November In Manchester: Joining those technical dots
Sam Phillips, November 12th, 2009 5:35 pm
November In Manchester is a social media love story. It focuses on the lives of eight fictional mancunians over the course of November – their story is played out over the characters’ tweets and blog posts; all of which are disguised as real people. They even interact with real people; they attend real events and they take real photos of the city. The main November In Manchester site was to bring their story together in to a single timeline, and when Tom approached me to build it, I was happy to oblige.
For my own notes, I thought I’d jot down a few details of the implementation for future reference, or for anyone who was interested. November In Manchester is built in Rails using HAML and SASS.
Scheduling
This was a nice opportunity to use the whenever gem. If you’ve not used this before, check it out – it’s a cracking gem and its example Capistrano recipe works a treat. Although I’m happy enough with cron syntax I was pleasantly surprised to have it so smoothly taken out of my hands, and means that our various scheduled tasks are managed straight from a config file in our application.
The Twitter implementation was the most difficult part. The initial version used dancroak’s twitter search gem and worked a treat with the code. I don’t particularly like the query syntax, but this is down to twitter, not the gem. Also down to twitter is the job of updating the search results. Unlike the main site, the search site (and API) is not always real-time and can lag heavily behind. It’s no good being 8 hours on a story that’s supposed to be happening in real time.

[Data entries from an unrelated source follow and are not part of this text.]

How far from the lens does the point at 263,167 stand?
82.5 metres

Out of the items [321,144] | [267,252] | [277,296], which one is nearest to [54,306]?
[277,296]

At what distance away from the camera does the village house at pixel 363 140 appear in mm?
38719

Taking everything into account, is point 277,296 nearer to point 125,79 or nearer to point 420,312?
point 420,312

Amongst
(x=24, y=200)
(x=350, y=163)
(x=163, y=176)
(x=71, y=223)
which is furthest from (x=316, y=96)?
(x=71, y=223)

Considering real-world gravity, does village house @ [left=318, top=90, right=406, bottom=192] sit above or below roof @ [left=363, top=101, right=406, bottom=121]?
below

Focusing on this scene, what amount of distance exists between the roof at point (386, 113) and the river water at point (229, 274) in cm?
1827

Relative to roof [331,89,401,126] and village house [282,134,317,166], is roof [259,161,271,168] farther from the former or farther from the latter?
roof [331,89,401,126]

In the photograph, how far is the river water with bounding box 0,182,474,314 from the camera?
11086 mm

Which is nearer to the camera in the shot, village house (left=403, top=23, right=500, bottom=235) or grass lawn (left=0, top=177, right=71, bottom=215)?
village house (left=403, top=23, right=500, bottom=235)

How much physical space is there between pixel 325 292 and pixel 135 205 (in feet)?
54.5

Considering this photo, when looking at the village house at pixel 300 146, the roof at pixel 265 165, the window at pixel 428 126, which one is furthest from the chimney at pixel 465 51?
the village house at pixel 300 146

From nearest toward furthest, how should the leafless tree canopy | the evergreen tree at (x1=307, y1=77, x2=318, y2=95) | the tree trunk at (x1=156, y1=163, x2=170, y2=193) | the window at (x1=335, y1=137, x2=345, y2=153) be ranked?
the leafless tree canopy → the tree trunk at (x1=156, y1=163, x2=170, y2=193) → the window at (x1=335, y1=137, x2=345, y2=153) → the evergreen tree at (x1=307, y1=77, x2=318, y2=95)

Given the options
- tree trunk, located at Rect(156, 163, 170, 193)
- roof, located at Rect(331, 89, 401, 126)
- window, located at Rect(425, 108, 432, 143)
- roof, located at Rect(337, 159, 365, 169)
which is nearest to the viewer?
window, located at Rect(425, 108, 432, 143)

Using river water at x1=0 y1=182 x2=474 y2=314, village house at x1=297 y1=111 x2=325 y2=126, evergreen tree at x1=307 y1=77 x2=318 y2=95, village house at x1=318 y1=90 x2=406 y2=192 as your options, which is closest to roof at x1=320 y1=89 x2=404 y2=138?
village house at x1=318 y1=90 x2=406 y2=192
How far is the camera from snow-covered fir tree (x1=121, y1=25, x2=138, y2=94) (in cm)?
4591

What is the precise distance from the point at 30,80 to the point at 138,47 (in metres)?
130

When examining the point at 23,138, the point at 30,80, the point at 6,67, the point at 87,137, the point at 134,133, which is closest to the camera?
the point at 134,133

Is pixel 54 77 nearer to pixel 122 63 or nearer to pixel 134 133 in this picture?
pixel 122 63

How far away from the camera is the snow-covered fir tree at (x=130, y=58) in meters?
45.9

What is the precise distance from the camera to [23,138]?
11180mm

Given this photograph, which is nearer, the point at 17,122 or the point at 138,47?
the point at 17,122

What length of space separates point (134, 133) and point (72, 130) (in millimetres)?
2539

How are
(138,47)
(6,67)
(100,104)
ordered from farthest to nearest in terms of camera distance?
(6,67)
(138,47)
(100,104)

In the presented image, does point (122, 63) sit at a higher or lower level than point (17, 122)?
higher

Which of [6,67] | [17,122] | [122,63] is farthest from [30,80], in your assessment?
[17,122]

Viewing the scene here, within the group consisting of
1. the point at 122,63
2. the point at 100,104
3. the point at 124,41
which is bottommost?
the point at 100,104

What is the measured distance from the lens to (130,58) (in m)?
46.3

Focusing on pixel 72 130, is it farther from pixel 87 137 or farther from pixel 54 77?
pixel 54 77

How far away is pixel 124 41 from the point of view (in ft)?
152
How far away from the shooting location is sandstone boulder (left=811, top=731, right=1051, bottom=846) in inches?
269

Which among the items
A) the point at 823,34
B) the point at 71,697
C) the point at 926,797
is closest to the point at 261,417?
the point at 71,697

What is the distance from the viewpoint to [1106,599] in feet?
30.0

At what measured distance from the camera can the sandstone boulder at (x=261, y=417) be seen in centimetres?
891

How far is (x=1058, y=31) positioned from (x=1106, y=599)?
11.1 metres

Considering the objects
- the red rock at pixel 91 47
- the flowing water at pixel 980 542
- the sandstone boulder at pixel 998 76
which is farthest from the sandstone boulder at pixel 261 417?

We therefore switched the search gem out and ended up using the main API and gem. Initially we were perplexed about how to best get the information about various users’ tweets. The API is designed for a piece of software acting as a twitter user, and so can tweet, follow, etc – but it can’t search. In the end we settled on using the ‘user_timeline’ method and passing the username (screen_name) of the user we wanted to get the tweets for. We run this search every five minutes, and as long as we’re not more than 20 tweets behind (the method’s limit – although you may be able to override), we’re golden. It’s not ideal (better suggestions received) but it got us back to real-time.
Thankfully our architecture allowed this switch to be made in 10 lines or so of code. Good job – I had a matter of minutes before BarCamp Manchester 2 started to switch it over!
RSS/Atom
Ruby has built-in support for RSS, and we initially used this for the integration. However, it doesn’t support Atom and I didn’t want to be caught by surprise if a new blog turned up that used this format (I didn’t know what new characters and data sources Tom would introduce as the plot twisted and turned!), so we switched over to the excellent Simple RSS gem. This gem also supports reading from the content of the posts – which at one point we were using – which the built-in Ruby stuff doesn’t.
Flickr
Photos are a big part of the project, and we wanted to have the most recent photos displaying on the site, pulled from the flickr feed.
We used the flickr-fu (not ‘flickr_fu’, confusingly) gem for our integration here, and took inspiration from this blog post. I don’t think that helpers are the right approach here, though, so we instead import our flickr photos every 3 hours through a scheduled process and stick them in a database – hotlinking the actual images straight from flickr.
Deployment
We use Capistrano for deployment and git for version control.
Overall the tech stuff on the site was just the work of a weekend or two and a few evenings. It was nice to have a small project that was live quickly – something I’ll definitely try to bear in mind for the future. Hope you’re enjoying the story!